演奏そのものに関しては、ドラムスがシャドウ・ウィルソンではなく、モンクともコルトレーンとも相性の良いロイ・ヘインズというのが大きい。ブレイキー同様、ヘインズも煽り系のドラマーなので、例によってバシバシと果敢に攻め込んでバンドを前へ前へと牽引している。一体感やレギュラー・バンドならではのまとまりこそあれ、ややよそ行きという感じだったカーネギー・ホールでのかしこまった演奏よりも、勝手知ったるジャズ・クラブで(しかもゲストという気楽さで?)後先考えずに吹きまくっているコルトレーンのほうがかっこいいと私は思う。モンクもいつになく弾けており、異様なノリの良さを見せている(例えばEpistrophyの出だし)。なにより、音質のせいもあって全体的にアナーキーなやけっぱち感が漂っているのがたまらない。私にとって、ジャズの魅力とはこういうもののことだ。

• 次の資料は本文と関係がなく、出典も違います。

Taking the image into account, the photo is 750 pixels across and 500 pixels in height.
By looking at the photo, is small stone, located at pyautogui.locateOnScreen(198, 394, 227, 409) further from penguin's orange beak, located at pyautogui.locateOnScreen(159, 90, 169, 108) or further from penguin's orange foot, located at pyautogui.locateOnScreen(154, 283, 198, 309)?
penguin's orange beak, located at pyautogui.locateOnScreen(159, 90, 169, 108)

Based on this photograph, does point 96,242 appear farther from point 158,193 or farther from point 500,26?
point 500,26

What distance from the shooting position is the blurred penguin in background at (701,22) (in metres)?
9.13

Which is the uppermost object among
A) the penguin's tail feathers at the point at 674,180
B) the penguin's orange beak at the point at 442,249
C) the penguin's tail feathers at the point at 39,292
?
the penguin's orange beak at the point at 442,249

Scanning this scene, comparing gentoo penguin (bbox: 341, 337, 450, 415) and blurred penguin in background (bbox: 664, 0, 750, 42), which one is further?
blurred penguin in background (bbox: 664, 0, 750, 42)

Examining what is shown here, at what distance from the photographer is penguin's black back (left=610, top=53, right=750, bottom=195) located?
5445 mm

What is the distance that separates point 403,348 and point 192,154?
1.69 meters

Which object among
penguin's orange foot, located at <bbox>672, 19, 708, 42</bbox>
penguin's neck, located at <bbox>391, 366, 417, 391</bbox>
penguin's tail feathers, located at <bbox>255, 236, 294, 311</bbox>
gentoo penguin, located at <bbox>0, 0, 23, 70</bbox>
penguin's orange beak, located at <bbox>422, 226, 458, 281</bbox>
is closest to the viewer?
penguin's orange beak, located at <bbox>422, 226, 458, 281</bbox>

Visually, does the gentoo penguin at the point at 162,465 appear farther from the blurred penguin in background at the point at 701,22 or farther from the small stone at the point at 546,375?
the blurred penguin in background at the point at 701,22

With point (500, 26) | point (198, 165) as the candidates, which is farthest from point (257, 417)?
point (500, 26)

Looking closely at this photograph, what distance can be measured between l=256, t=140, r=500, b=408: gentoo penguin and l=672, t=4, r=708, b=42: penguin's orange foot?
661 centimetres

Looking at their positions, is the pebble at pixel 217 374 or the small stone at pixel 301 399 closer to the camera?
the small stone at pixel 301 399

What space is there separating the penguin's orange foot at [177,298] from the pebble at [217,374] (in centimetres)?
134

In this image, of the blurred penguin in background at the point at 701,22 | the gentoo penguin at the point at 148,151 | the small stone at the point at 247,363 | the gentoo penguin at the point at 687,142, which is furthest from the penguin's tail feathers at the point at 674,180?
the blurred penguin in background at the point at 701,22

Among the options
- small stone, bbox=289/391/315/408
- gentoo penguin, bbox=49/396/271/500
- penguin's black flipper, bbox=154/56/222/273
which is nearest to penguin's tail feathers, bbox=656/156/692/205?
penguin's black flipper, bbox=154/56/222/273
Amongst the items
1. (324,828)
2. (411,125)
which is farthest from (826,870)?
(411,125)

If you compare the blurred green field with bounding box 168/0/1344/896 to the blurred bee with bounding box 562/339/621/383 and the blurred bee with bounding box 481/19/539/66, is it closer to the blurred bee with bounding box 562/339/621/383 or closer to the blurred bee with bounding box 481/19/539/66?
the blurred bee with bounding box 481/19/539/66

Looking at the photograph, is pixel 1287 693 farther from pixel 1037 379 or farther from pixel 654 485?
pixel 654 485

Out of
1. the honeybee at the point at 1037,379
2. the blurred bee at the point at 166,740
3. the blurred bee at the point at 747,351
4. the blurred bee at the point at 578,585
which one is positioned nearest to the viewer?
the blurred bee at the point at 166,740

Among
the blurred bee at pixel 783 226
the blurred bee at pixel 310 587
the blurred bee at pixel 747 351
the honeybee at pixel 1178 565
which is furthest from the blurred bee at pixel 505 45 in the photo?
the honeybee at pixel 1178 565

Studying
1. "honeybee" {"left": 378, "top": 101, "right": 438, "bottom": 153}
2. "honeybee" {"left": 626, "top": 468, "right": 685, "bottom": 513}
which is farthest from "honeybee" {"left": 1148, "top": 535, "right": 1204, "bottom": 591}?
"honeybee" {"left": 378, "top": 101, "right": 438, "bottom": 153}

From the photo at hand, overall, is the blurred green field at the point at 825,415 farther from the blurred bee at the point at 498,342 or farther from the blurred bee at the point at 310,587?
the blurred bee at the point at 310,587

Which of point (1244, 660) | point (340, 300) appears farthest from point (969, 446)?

ところで、今回追加された二曲のボーナストラックだが、これは謎の多い音源である。これは去年、モンクの息子のT.S.モンクが運営するThe official Thelonious Sphere Monk Websiteに突然アップロードされたもので、なぜかすぐ消されてしまった。噂では、モンクを始めとするジャズ・ミュージシャンたちの後援者だったパノニカ・ド・ケーニグスウォーター男爵夫人が、ネイーマ同様個人的に録音していた、1957年のモンク・クワルテットの演奏だと言う。実際ドラムスを叩いているのは、どう考えても(スネアを多用する)ロイ・ヘインズではなくシャドウ・ウィルソンだし、コルトレーンの演奏もどちらかと言えば1957年ぽい。パノニカ男爵夫人のコレクションは、男爵夫人が住んでいた家に猫が多く住み着いていたことから"Cat House" Tapesと呼ばれており、なんでもパーカーとモンクのライヴの場における共演や、ショパンなどクラシックを華麗に弾くモンク、あるいはモンクとソニー・クラークやバリー・ハリスとの連弾など珍妙不可思議な音源が250時間ぶん以上も遺されているらしいのだが、ほとんど日の目を見ていない。たぶんモンクとコルトレーンの共演音源もまだまだあるのだろう。早く聴いてみたいです。